Keempat, memerangi Allah dan
RasulNya, sekaligus melakukan kerusakan di muka bumi, sebagaimana dikemukakan
dalam surat Al-Maidah (5) ayat 33 berikut ini: “Hukuman bagi orang orang yang
memerangi Allah dan RasulNya dan membuat kerusakan di bumi, hanyalah dibunuh
atau disalib, atau dipotong tangan dan kaki mereka secara silang, atau
diasingkan dari tempat kediamannya. Yang demikian itu kehinaan bagi mereka di
dunia, dan di akherat mereka mendapat azab yang besar (azabun ‘azhim).”
Kelima, adanya sifat bakhil
atau kikir. Siapa pun yang memperoleh anugerah harta, tetapi mereka bersikap
kikir dan tidak peduli dengan kesulitan dan penderitaan orang-orang lemah (kaum
dhu’afa) yang ada di sekitarnya, maka sifat bakhil dan kikir ini dapat
menyebabkan pelakunya ditimpa siksa di dunia. Sebagaimana terjadi pada
pemilik-pemilik kebun yang dikisahkan dalam Alquran surat Al Qalam (68) ayat 17
dan ayat 33 berikut ini: “Sungguh Kami telah menguji mereka (orang
musyrik mekkah) sebagaimana Kami telah menguji pemilik pemilik kebun ketika
mereka bersumpah pasti akan memetik hasilnya pada pagi hari. “Seperti itulah
azab (di dunia). Dan sungguh azab akhirat lebih besar sekiranya mereka mengetahui.”
Sekarang apa yang akan Allah SWT
berikan kepada diri kita jika kita patuh dan taat kepada Allah SWT, lalu apakah
sama atau berbeda dengan yang diberikan kepada orang yang tidak mau beriman kepada Allah SWT? Allah SWT akan memberikan
penghargaan kepada setiap orang yang taat dan patuh kepadaNya dengan hal-hal
sebagai berikut yaitu: (a) dilapangkan
dan dimurahkan rezeki oleh Allah SWT serta dipanjangkan umur; (b) diberikan
maunah dan pertolongan yang tidak di duga-duga dari Allah SWT; (c) karunia, hidayah dan firasat yang baik
melalui hati nurani; dibukanya pintu ilham atau ide-ide brilian; (d)
diberikannya pemahaman dan kemantapan hati di dalam mempelajari Diinul Islam;
(e) diberikannya ketenangan bathin; (f) dimudahkannya sakratul maut serta wafat
dalam keadaan husnul khatimah; serta (g) dianugerahkan keluarga sakinah serta
anak keturuan yang shaleh dan shalehah.
Sebagai abd’ (hamba)-Nya yang
juga adalah khalifah-Nya yang sedang menjalankan tugas di muka bumi beranikah
kita menyatakan bahwa hadiah dan penghargaan dari Allah SWT kepada orang yang
tidak mau beriman kepada Allah SWT lebih baik, lebih enak dan lebih bermutu
dibandingkan dengan hadiah dan penghargaan yang diberikan Allah SWT kepada
orang yang taat dan patuh?

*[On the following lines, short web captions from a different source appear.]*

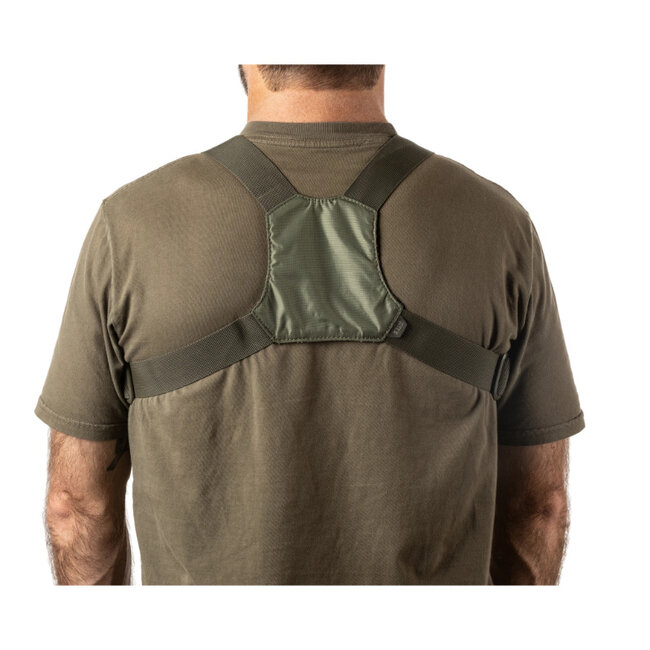 5.11 Skyweight SRVL Chest PK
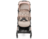 PEG PEREGO käru VOLO, Mon amour, IP31000000BA36DX19 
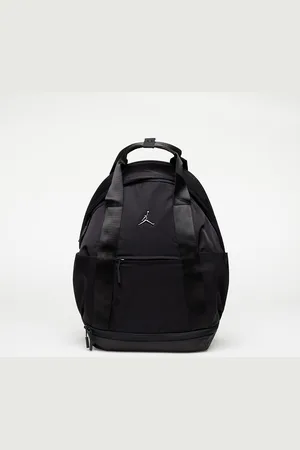 Jordan Alpha Backpack 28 l
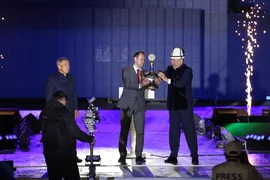 7a09117a-bd8f-474e-bee8-30f1be37eadf.jpeg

Jawaban dari pertanyaan ini,
hanya diri kitalah yang tahu pasti karena hal ini akan menunjukkan kepada diri
kita kemana kita akan pulang kampung. Selanjutnya ketahuilah bahwa segala
ancama Allah SWT bukanlah sebatas pengumuman dan informasi belaka yang dikemukakan
oleh Allah SWT di dalam AlQuran. Akan
tetapi apa yang telah dikemukakan oleh Allah
SWT dalam AlQuan pasti akan dilaksanakan oleh Allah SWT. Sekarang setelah
mengetahui akan adanya sanksi dan penghargaan dari Allah SWT kepada orang-orang
yang tidak mau beriman kepada Allah SWT, seharusnya kondisi ini membuat diri
kita menjadi lebih sadar lalu melakukan Taubatan Nasuha ataukah menjadikan diri
kita takut untuk melawan Allah SWT karena kita tidak pernah menciptakan dan
memiliki langit dan bumi, terkecuali kita sanggup menahan panasnya api neraka.